Adventures in Technology Enhanced Learning @ UoP

Tag: Edword

Some comments on “The future of assessment”

The Curriculum Framework Specification document, which provides detailed precepts and guidance for the design, development and review of all new courses at the University, contains UoP’s policy on assessment. The policy’s authors made a conscious choice to call it an Assessment For Learning Policy: the policy advocates assessment for learning rather than assessment of learning. As the policy states, assessment for learning enables a culture in which: 

  • students receive feedback from academics and peers that helps them to improve their work prior to final/summative assessments; 
  • students understand what successful work looks like for each task they are doing; 
  • students become more independent in their learning, taking part in peer and self-assessment; 
  • formative assessment is, where possible, aligned to the module summative assessment, in order to facilitate cyclical feedback opportunities which will clarify expectations and standards for the summative assignment (e.g. the student’s exam or portfolio submission).

As the University considers how to implement its new five-year strategy, however, and how to meet its ambitious vision for 2030, might we need to rethink assessment? Not rethink the approach of assessing for learning, but look again at some of the details of how we assess?

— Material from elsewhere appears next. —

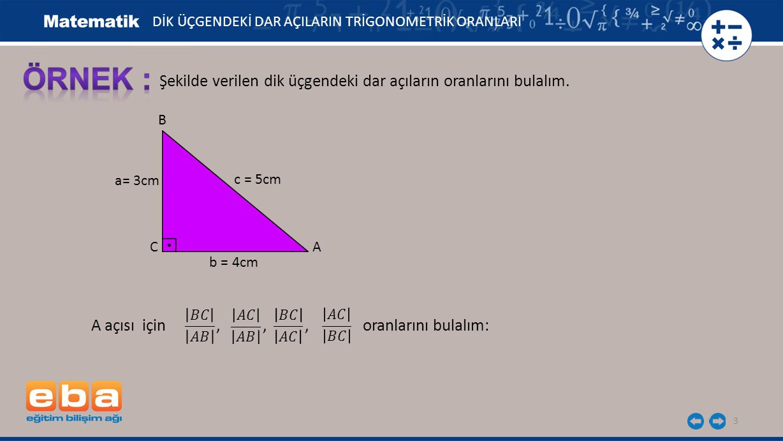 ÖRNEK : Şekilde verilen dik üçgendeki dar açıların oranlarını bulalım.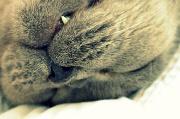 29th Dec 2011 - Sleepy Bert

The changing nature of assessment over the coming five-year period happens to be the subject of a recent publication from JISC: The Future of Assessment: Five Principles, Five Targets for 2025. This report, the output of a day-long meeting held in 2019, identifies five key aspects of assessment and the role that technology can play. The report argues that assessment should be (in alphabetical order, not order of importance):

  • Accessible – taking an inclusive approach to assessment is the ethical thing to do, of course, but we now have a legal requirement to meet certain accessibility standards. Digital technology can certainly help with accessibility. Contact DCQE if you would like further advice in this area. 
  • Appropriately automated – it hardly needs to be said that marking and feedback, although crucial elements of the assessment process, is time consuming. Technology can help here, too. Technology can be used to automate the process and, if the assessment has been properly designed, students get the benefit of immediate feedback. Technology might also be used to improve the quality of feedback: in this regard TEL is currently exploring the Edword platform.   
  • Authentic – this is, I believe, a key area for the University to develop. How does it benefit students to make them sit down for three hours and hand write an essay under exam conditions? This doesn’t prepare them for the world beyond university. Surely it’s better to assess students’ ability to work in teams; display their knowledge in a realistic setting; use the digital skills they will undoubtedly need in the workplace?  
  • Continuous – in order to be successful in their chosen careers, our students will need to keep up with changes wrought by technology. So perhaps the most important skill we can teach our students is how to be independent, self-directed learners. An over-reliance on high-stakes, summative exams does not help. Of particular interest to me, in the JISC report, was the mention of using AI to personalise learning and assessment: the technology is not there yet, but it might come in the next few years. 
  • Secure – if we are going to assess a student then we need to know we are assessing the right student! For a long time the focus in HE has been on detecting and deterring plagiarism. Nowadays, though, we also face the threat of essay mills and contract cheating. Once again technology can play a role: data forensics, stylistic analysis tools and online proctoring platforms can help tackle the problem. Such tools are best used, however, in a culture that promotes academic integrity: we should use technology to help promote a sense of academic community rather than to “catch the bad guys”.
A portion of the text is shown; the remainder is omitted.